Depuis 2012, la dispense de recherche d’emploi n’est plus automatique à partir de 60 ans. Pourtant, des exceptions subsistent, souvent ignorées des principaux concernés. Certaines situations permettent encore d’échapper à l’obligation de prouver une recherche active, malgré le cadre général imposé par Pôle emploi.
La loi encadre strictement l’obligation de recherche d’emploi après 62 ans, mais chaque réforme bouscule un peu plus les repères. Avant 2012, franchir la barre des 60 ans ouvrait la porte à une dispense automatique et à la poursuite de l’allocation de retour à l’emploi (ARE), sans avoir à justifier d’une véritable recherche. Ce temps est révolu. Les demandeurs d’emploi seniors se retrouvent désormais dans l’obligation de démontrer une démarche active auprès de France Travail, même lorsqu’ils ont dépassé l’âge légal. À défaut, l’indemnisation chômage peut être suspendue. La convention d’assurance chômage détaille les conditions précises et évolue régulièrement, introduisant parfois des ajustements pour les plus de 62 ans, mais la dispense généralisée ne fait plus partie du paysage.
Ce qu’il faut garder à l’esprit : pour les personnes de 53 ans et plus, la durée d’indemnisation peut aller jusqu’à 36 mois à partir de 55 ans, sous réserve de remplir certains critères.

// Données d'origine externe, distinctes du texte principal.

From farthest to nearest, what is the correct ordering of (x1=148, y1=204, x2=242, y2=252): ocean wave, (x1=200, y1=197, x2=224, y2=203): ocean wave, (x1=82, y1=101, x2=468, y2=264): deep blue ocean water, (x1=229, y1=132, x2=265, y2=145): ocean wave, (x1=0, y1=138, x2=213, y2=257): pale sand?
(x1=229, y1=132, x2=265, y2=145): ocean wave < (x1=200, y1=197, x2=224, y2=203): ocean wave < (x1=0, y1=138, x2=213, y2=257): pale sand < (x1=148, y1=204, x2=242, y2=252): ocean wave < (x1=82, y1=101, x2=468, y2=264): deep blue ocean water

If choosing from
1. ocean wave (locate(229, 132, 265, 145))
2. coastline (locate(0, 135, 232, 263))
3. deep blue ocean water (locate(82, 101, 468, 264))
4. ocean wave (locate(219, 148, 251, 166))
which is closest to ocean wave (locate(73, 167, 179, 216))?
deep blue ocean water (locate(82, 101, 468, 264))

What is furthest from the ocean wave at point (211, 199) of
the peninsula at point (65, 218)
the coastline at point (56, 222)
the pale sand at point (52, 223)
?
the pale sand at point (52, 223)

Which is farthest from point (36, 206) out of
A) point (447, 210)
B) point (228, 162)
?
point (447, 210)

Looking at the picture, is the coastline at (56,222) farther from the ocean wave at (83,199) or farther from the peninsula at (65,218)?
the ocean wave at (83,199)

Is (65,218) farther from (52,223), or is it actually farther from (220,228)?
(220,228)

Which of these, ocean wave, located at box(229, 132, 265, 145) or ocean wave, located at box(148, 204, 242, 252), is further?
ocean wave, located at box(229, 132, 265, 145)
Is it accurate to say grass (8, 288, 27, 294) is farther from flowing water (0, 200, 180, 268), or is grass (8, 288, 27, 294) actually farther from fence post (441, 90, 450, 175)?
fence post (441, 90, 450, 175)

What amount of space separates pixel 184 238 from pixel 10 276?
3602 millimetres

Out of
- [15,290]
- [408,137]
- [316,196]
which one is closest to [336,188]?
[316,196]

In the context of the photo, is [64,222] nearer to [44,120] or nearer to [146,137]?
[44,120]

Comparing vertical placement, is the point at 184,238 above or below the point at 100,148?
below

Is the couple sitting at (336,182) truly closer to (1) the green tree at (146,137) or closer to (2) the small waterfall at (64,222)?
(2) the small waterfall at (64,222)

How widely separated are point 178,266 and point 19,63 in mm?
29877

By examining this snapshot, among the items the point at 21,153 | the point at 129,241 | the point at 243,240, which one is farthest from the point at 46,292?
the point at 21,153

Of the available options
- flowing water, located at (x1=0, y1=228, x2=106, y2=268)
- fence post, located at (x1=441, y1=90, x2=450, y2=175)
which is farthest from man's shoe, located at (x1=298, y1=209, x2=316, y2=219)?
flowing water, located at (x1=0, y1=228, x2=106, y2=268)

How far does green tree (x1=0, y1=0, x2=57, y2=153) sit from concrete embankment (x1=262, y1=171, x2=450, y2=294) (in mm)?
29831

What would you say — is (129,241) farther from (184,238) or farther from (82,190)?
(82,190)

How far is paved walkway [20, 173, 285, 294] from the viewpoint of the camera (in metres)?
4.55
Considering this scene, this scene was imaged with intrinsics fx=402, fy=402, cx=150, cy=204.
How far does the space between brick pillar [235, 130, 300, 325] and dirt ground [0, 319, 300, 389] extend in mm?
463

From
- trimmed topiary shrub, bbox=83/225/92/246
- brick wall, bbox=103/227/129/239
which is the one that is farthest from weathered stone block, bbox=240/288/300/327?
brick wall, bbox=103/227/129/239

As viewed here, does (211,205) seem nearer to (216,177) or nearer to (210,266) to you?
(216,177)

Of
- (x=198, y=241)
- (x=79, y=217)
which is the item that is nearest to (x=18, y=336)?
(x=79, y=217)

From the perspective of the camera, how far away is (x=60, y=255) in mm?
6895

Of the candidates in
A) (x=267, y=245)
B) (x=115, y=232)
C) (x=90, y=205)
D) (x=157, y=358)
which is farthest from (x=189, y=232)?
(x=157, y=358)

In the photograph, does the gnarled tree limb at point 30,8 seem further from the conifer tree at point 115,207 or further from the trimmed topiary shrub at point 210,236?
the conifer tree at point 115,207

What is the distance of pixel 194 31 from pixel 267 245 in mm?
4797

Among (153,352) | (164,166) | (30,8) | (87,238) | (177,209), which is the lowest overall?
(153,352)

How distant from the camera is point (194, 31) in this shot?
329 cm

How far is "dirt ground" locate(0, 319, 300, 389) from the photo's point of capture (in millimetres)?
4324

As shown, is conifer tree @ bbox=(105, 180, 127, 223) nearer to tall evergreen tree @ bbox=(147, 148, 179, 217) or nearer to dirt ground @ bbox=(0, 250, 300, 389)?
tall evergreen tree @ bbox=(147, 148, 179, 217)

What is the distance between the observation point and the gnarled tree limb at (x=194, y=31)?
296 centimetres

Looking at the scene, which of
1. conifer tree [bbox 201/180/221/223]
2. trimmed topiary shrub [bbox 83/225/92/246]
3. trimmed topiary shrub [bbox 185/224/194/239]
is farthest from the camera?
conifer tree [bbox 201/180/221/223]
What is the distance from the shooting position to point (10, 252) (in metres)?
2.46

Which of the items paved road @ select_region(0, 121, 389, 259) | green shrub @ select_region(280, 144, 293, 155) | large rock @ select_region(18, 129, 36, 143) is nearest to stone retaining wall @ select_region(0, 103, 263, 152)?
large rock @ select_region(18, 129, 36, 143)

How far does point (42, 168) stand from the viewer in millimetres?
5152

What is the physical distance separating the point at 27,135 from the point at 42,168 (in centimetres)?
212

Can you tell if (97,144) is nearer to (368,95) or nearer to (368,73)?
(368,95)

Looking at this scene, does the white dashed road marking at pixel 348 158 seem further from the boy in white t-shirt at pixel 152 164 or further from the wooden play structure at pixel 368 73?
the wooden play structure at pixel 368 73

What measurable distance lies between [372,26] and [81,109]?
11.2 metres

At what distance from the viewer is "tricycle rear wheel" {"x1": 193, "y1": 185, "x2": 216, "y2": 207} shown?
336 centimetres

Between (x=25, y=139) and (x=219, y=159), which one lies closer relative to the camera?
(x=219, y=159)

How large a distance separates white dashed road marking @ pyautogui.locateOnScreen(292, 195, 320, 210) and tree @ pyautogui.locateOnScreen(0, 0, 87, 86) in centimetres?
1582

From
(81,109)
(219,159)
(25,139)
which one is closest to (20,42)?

Quant à la prolongation de l’ARE jusqu’à la retraite à taux plein, elle ne concerne que les seniors ayant réuni tous leurs trimestres ou le nombre exigé de mois d’affiliation. La réforme de 2023 a repoussé l’âge de départ, modifiant de façon concrète les droits de celles et ceux qui cherchent à rebondir après 62 ans.
Dans ce contexte, le marché du travail n’a pas suivi le même rythme que les lois : peu de perspectives réelles pour les seniors, des obstacles persistants à l’embauche, et une discrimination qui ne disparaît pas, malgré quelques dispositifs comme le bonus emploi senior ou l’idée du CDI senior. S’inscrire à France Travail et respecter les règles de l’indemnisation restent des passages incontournables pour la grande majorité des seniors qui souhaitent retrouver un emploi.
Dans quels cas les seniors peuvent-ils être dispensés de l’obligation de recherche d’emploi ?
Les situations permettant de bénéficier d’une dispense de recherche d’emploi après 62 ans existent, mais elles sont strictement encadrées et concernent des cas bien précis. Depuis la suppression de la dispense automatique, ces exceptions ne s’appliquent qu’à certains profils de demandeurs d’emploi seniors.
Première situation fréquente : la pension d’invalidité. Si vous percevez une pension d’invalidité de catégorie 2 ou 3, il est possible d’obtenir une dispense sur présentation d’un justificatif médical auprès de France Travail. Dans ce cas, le maintien de l’allocation chômage est possible, sans avoir à justifier d’une recherche active.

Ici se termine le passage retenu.